(SUPPLIED ENTRIES begins)

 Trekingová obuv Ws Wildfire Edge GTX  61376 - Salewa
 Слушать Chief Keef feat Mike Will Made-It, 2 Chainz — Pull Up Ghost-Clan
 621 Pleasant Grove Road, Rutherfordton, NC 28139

(SUPPLIED ENTRIES ends)
(SUPPLIED ENTRIES begins)

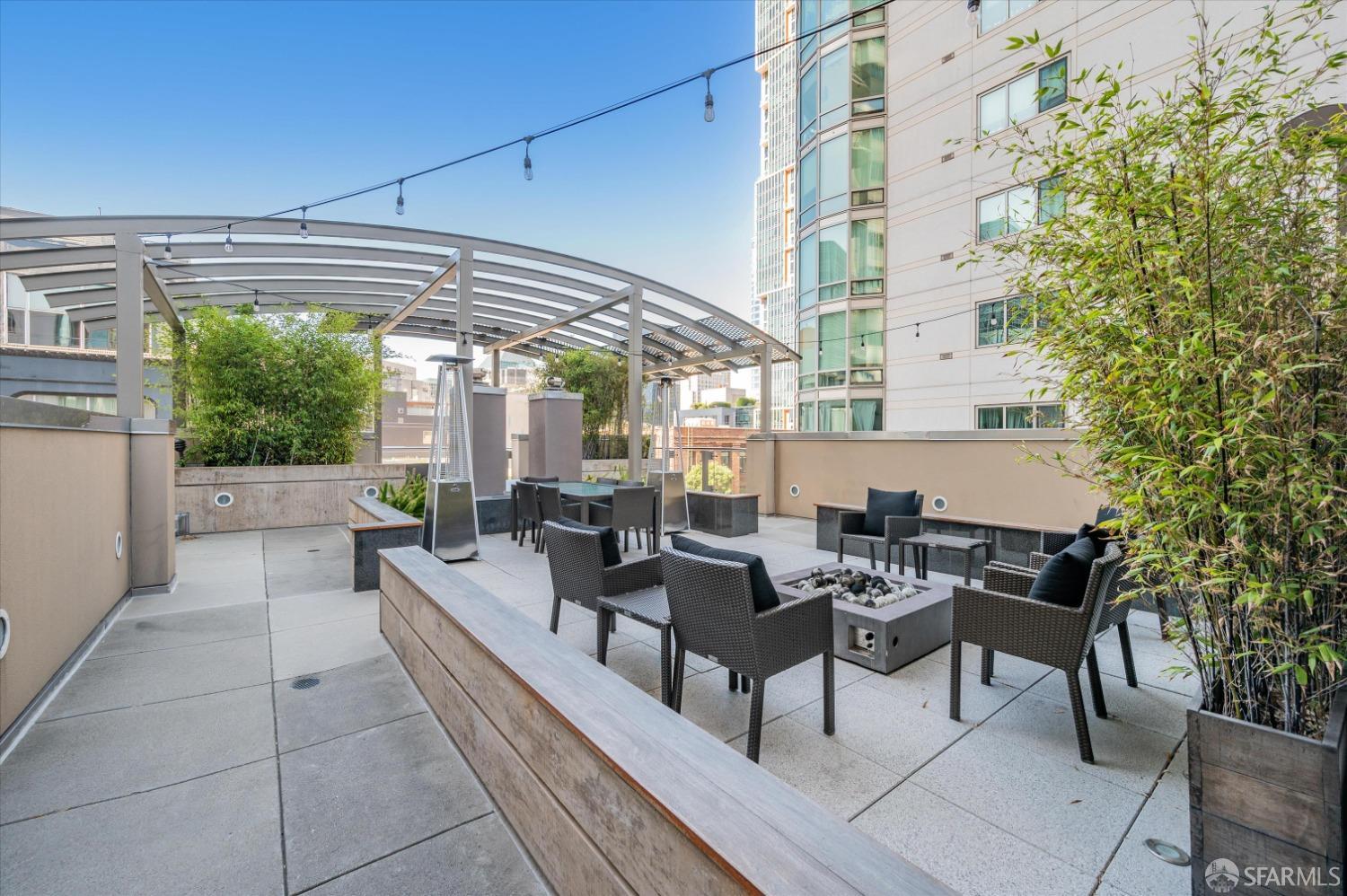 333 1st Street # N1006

(SUPPLIED ENTRIES ends)
(SUPPLIED ENTRIES begins)

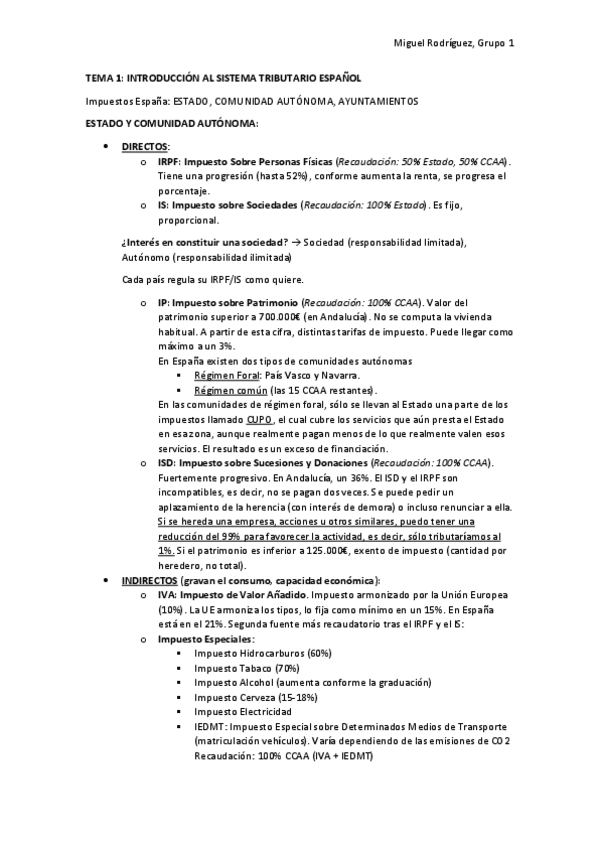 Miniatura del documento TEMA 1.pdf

(SUPPLIED ENTRIES ends)

Can you give the rows between the one holding "Trekingová obuv Ws" and the one holding "621 Pleasant Grove", inclusive, again with "Road" swapped for "Drive" and everything else left unchanged?

OUTPUT:
 Trekingová obuv Ws Wildfire Edge GTX  61376 - Salewa
 Слушать Chief Keef feat Mike Will Made-It, 2 Chainz — Pull Up Ghost-Clan
 621 Pleasant Grove Drive, Rutherfordton, NC 28139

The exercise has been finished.